── Information supplied ──

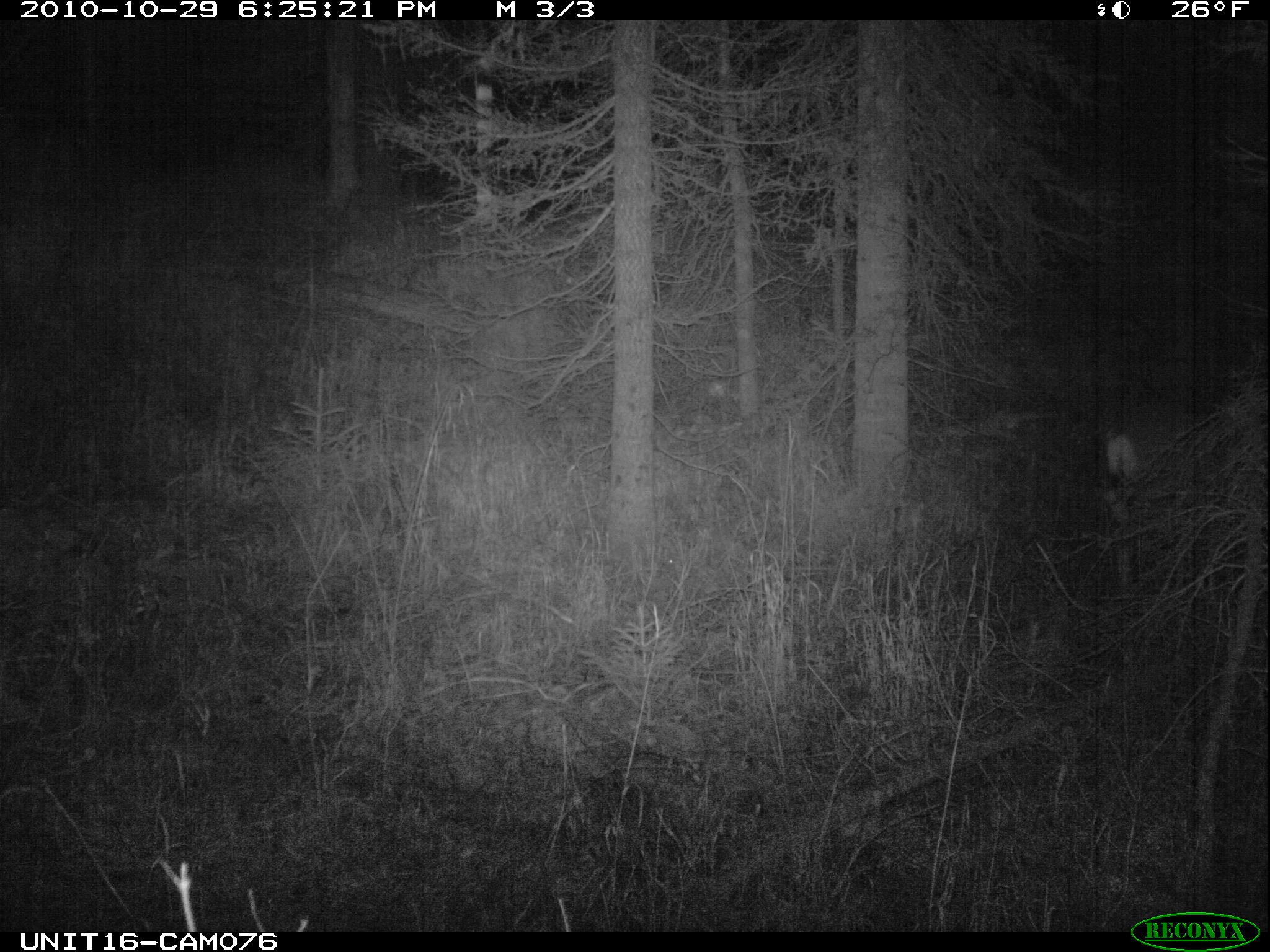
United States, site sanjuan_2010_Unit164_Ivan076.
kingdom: Animalia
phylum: Chordata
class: Mammalia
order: Artiodactyla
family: Cervidae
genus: Odocoileus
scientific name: Odocoileus hemionus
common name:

───

== What to do ==
Write out the records above exactly as they appear, leaving out any pictures.

== Result of this task ==
United States, site sanjuan_2010_Unit164_Ivan076.
kingdom: Animalia
phylum: Chordata
class: Mammalia
order: Artiodactyla
family: Cervidae
genus: Odocoileus
scientific name: Odocoileus hemionus
common name:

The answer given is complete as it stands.